Which option allows to use two processors?

Inspect the output typing more blast.out on the commandline on the cluster

Often one is only interested in the top scoring hit for each query. A simple perl script (here) goes through the blastall output in m8 or m9 format and retains only the top scoring hit, and it adds a header line that will be correctly interpreted by EXCEL. Save this script into your blasttest folder on the cluster (the easiest is to ctrl click on here and select save link as, then select the blasttest folder in the finder). Glance through the script using a text editor (textwrangler, or just click on the here link in your browser).

To run the blast.out file through the perl script type
perl extract_lines.pl blast.out
This will create a file in your directory called blast.out.top that only contains the top scoring hits, and from which the comment lines (in case you used the m9 option in blastall) are removed.

(Aside: A modified version of this program (here) adds another column to the listing that for each alignment gives the bitscore per residue in the alignment.)

Import this file blast.top.out into an excel spreadsheet.

Download the file to your local machine using filezilla or sftp
start EXCEL on you local machine,
open an empty spreadsheet,
select Data -> Get external data;
select your file (you'll need to tell EXCEL to show you all files, not only files with a recognized extension)

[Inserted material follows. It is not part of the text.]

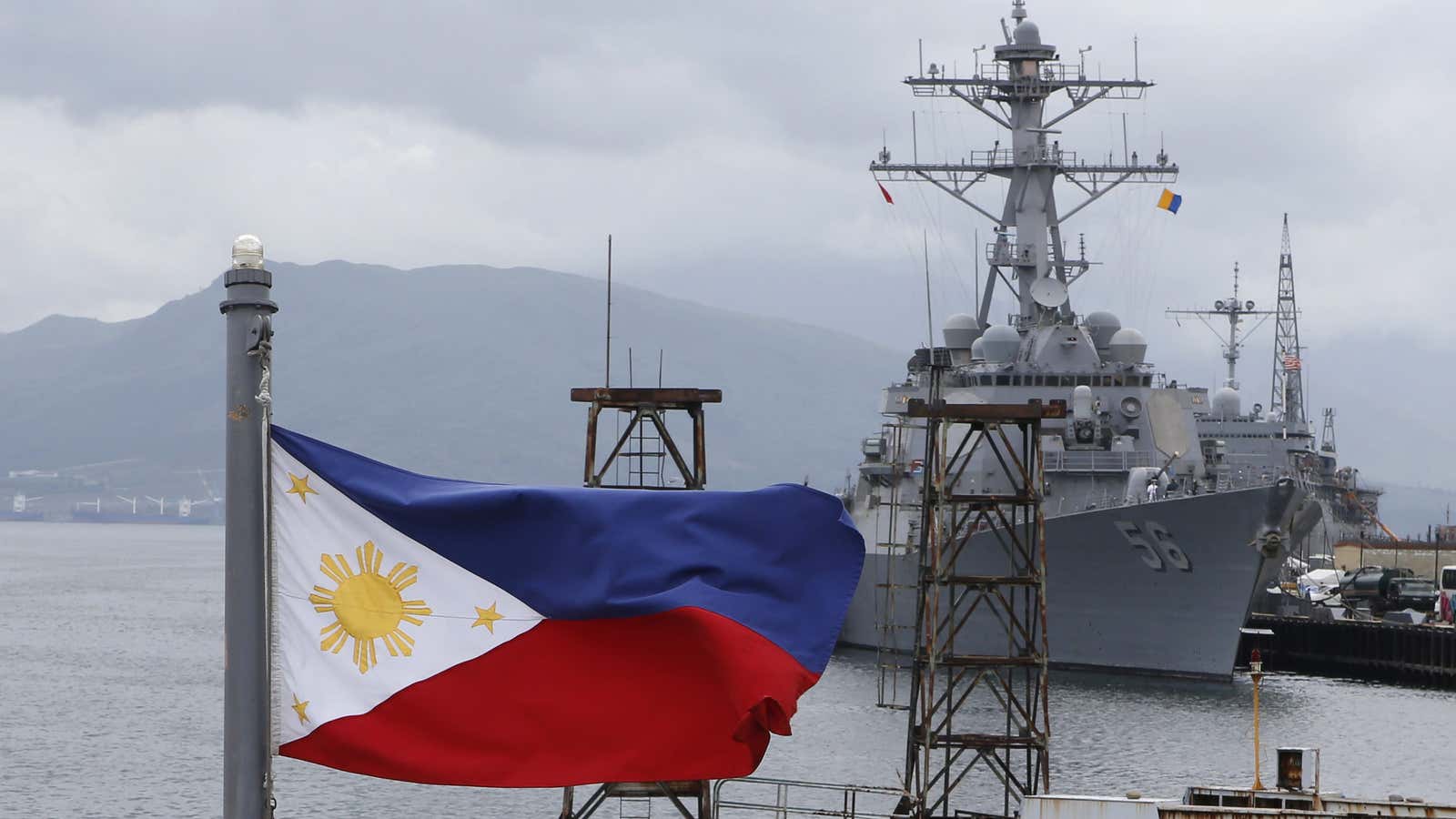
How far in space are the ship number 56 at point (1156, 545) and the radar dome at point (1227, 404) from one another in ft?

Select sort in the data pull-down menu (the one on top, not in the application window) and sort the data on the different columns. Which gene was found to be most similar between the two genomes.

Which were the genomes you selected?


Which gene pair had the highest % identity?

Which gene pair had the smallest E-value?

(to retrieve the information on target sequence, you can use the command fastacmd. If the GI number of the target is 14521962, and the database is p_all.faa the command is as follows:
fastacmd -s 14521962 -d p_all.faa
By default the databank is nr as installed on the cluster. Thus fastacmd -s 14521962 also works (and you get more annotation), provided the sequences in your databank are also in nr.

Making HISTOGRAMs

Next, we will calculate a histogram for the % identity values for all the significant matches and one for all matches (including ones with an e-value above 0.0001).

The newer version of Excel for Macs no longer allows to calculate histograms via the add-ons. The simplest solution is to use use a histogram tool. Download this file and open it in excel. Allow it run macros. Then in the tools menu select better histograms, select the data you want to plot, and enter the start (e.g.: 0), step (e.g.: 10) and stop values (100). Then click ok.

Calculate % identity histograms for all matches and for matches that are significant and highly significant; e.g. all % identity values, and only the % identity values for matches with E-values < 10^-10. If you don't have time to do this yourself, go here - this compares T.maritima top scoring hits to three Pyrococcus genomes, check the %identity sheet.

=========================

Aside: If EXCEL on your computer does not cooperate, we can calculate the histograms in 'R' (a package for statistical analysis and graph plotting****).
Download the script from here (control click and 'save link as...' -- this is an archive with the script and with a file containing instructions, the script itself is here) and place the file histogramScript_pdf.R in the blasttest folder on the cluster via filezilla or sftp.

Copy the data you want to plot as a histogram into a text document (one number per line, using copy paste from Excel to a text-editor works).
Add a first line with information on the data (these will become a label on the histogram. The label is not allowed to contain any spaces! (use underlines instead). Save the textfile as indata in the directory that contains the script histogramScript_pdf.R (indata should not have a file extension)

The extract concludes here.